**EXTRAIT DE PAGE:**
● ● ● ● ● ● ●

Wagah Border : la frontière indo-pakistanaise

Depuis la partition de l’Inde et du Pakistan en 1947, les deux pays alternent périodes de crise et de détente sur fond de guerre larvée concernant la région du Cachemire. Des observateurs spatiaux peuvent ainsi constater de loin les litiges entre Terriens...

La frontière terrestre entre l'Inde et le Pakistan  sépare les territoires de l'Union indienne de ceux  Pakistan. Elle mesure 2 912km. Les rapports entre les deux pays sont très tendus et les passages sont strictement limités. La principale source de discorde entre les deux pays concerne le Cachemire : dans cette région, il n'a pas été trouvé de consensus sur le tracé de la frontière.

 

Wagah Border
Unique point de passage terrestre entre l'Inde et le Pakistan, jusqu'a l'ouverture, en avril 2005, de la liaison Srinagar-Muzaffarabad dans le Cachemire. Seule porte ouverte, parfois entrouverte ou même fermée, selon les développements des relations en dents de scie entre les deux frères ennemis du sous-continent.

Nous sommes dans l'état du Punjab, ou plutôt à la frontière entre les deux Punjab, l'indien et le pakistanais, à mi-chemin entre deux des cités les plus illustres d'Asie: D'un côté, Lahore, capitale historique du Punjab et capitale de l'état  pakistanais éponyme, fière de son passé moghol, ses mosquées et ses jardins de Shalimar. De l'autre, Amritsar, capitale du Sikhisme, fabuleux Temple d'Or. Mais Amritsar privée du statut de capitale d'état au profit de la grisâtre Chandigarh.

C'est là où la route s'achève et où une autre commence. Il y a les frontières entre pays amis (Etats Unis - Canada), celles ou les pays sont tellement amis entre eux qu'on les a aboli (Espace Shengen). Il y a les frontières entre riches et pauvres (USA - Mexique), les frontières entre pauvres et pauvres (en Afrique sub-saharienne). Et il y a les frontières entres les pays qui ne s'aiment pas beaucoup. Ces dernières sont de loin les plus croustillantes.

 

Dans la typologie des frontières entre pays qui ne s'aiment pas beaucoup, il y a celles qui sont hermétiquement fermées, comme la Porte de Fatma, séparant le Liban sud de la Galilée israélienne. On se regarde de part et d'autre d'une grille métallique, parfois on se provoque, mais chacun reste chez soi. Il y a celles, comme la frontière arméno-turque, dont personne ne sait si elle est ouverte ou fermée. Il y a enfin celles qui sont ouvertes, et qui ont, comme au point de passage de Ledra Palace  à Nicosie, des règles très précises qui évolue avec le temps . On trouve à cet endroit une propagande visuelle haute en couleur. Surenchère verbale et graphique. C'est là que nous revenons à notre sujet initial, Wagah.

● ● ● ● ● ● ●

**ENTRÉES EXTRAITES:**
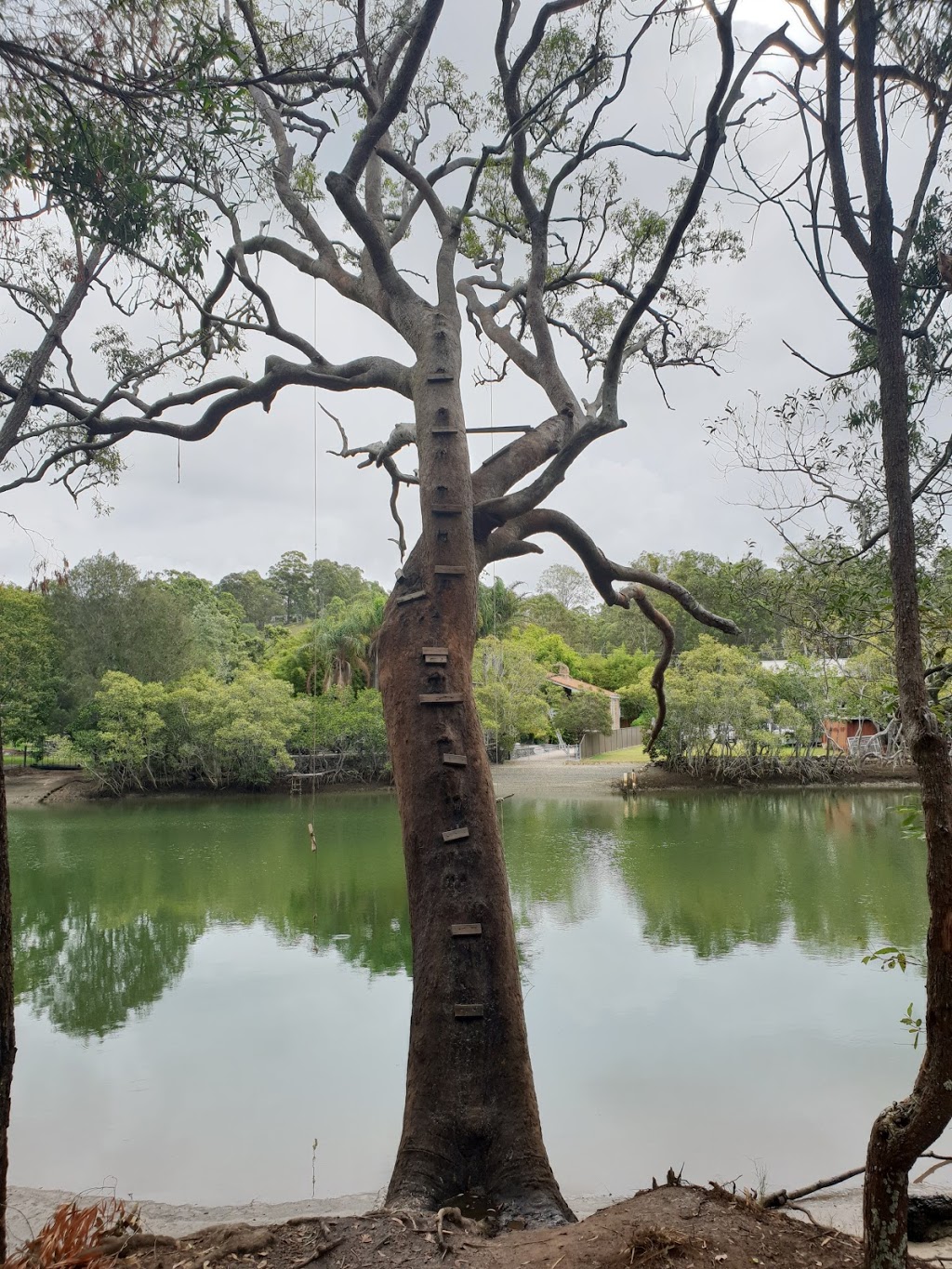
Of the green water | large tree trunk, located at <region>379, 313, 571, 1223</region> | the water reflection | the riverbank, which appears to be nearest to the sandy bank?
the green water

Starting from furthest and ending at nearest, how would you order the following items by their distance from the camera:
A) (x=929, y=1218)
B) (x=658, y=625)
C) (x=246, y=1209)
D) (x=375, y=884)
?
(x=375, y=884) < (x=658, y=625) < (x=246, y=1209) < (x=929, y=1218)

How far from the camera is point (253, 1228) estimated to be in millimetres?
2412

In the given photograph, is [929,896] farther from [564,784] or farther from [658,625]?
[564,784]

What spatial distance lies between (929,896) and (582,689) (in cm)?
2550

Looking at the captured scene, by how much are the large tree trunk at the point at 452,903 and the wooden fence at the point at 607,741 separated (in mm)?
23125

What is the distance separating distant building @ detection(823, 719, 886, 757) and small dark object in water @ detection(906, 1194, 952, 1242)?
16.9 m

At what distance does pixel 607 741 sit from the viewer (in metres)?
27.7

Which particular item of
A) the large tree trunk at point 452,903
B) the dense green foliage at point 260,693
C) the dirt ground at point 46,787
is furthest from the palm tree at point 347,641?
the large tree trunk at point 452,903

● ● ● ● ● ● ●

**TÂCHES À RÉALISER:**
**a.** Extrayez du texte sur la frontière de Wagah le passage qui va de « Wagah Border : la » jusqu'à « litiges entre Terriens... ».
**b.** Poursuivez le texte sur la frontière de Wagah à partir de l'endroit où il s'arrête.

**RÉPONSES PAR TÂCHE:**
**a.**
Wagah Border : la frontière indo-pakistanaise

Depuis la partition de l’Inde et du Pakistan en 1947, les deux pays alternent périodes de crise et de détente sur fond de guerre larvée concernant la région du Cachemire. Des observateurs spatiaux peuvent ainsi constater de loin les litiges entre Terriens...

**b.**
Les deux faces du miroir brisé
Il y a ceux qui vont à la frontière pour traverser, et il y a ceux qui y vont pour regarder. Au lieu d'aller au théâtre, au cinéma ou à une exposition d'art contemporain, on va à la frontière. Activité quotidienne, ambiance et animation garanties. Tous les après midi, une demi-heure avant le coucher du soleil, les habitants d'Amritsar et de Lahore se rendent à Wagah Border. Des tribunes en dure avec tourelles d'inspiration moghole sont installées de part et d'autre des grilles métalliques. Le public se presse dessus.

 

Les touristes étrangers sont cordialement invités à s'installer dans la VIP zone, plus chic. Les "spectateurs" de ce spectacle qui n'existe pas se regardent mutuellement, comme des chiens de faïence.

 

Inde et Pakistan, Pakistan et Inde, histoire de rancœurs. Les nombreux officiers présents ne manquent pas de jouer les chauffeurs de salle. Notons que l'ambiance et plus "chaude" côté indien, plus populeuse aussi. Parait que 5000 personnes font le déplacement quotidien. Les gradins de la partie pakistanaise font preuve d'une plus grande retenue.

 

Le spectacle peut commencer
Quelques minutes avant le coucher du soleil, alors que l'excitation est à son comble et que vous - candide touriste étranger - vous demandez franchement ce que vous fabriquez dans cette nef de fous. Les gardes nationaux des deux pays défilent avec une synchronisation étonnante. Militaires vêtus de costumes d'apparat. Les armées indiennes et pakistanaises ont en commun ce sens de la grandeur et du décorum qui fait tache avec le ridicule de la situation. Défilé militaire pour la relève de la garde. On ouvre les portes simultanément, ou presque. Si celles du côté indien se sont ouvertes avant celles du côté pakistanais, les spectateurs indiens verront les armoiries pakistanaises avec étoile et croissant de lune.

L'inverse est aussi possible. Le clou de la cérémonie est la descente des couleurs.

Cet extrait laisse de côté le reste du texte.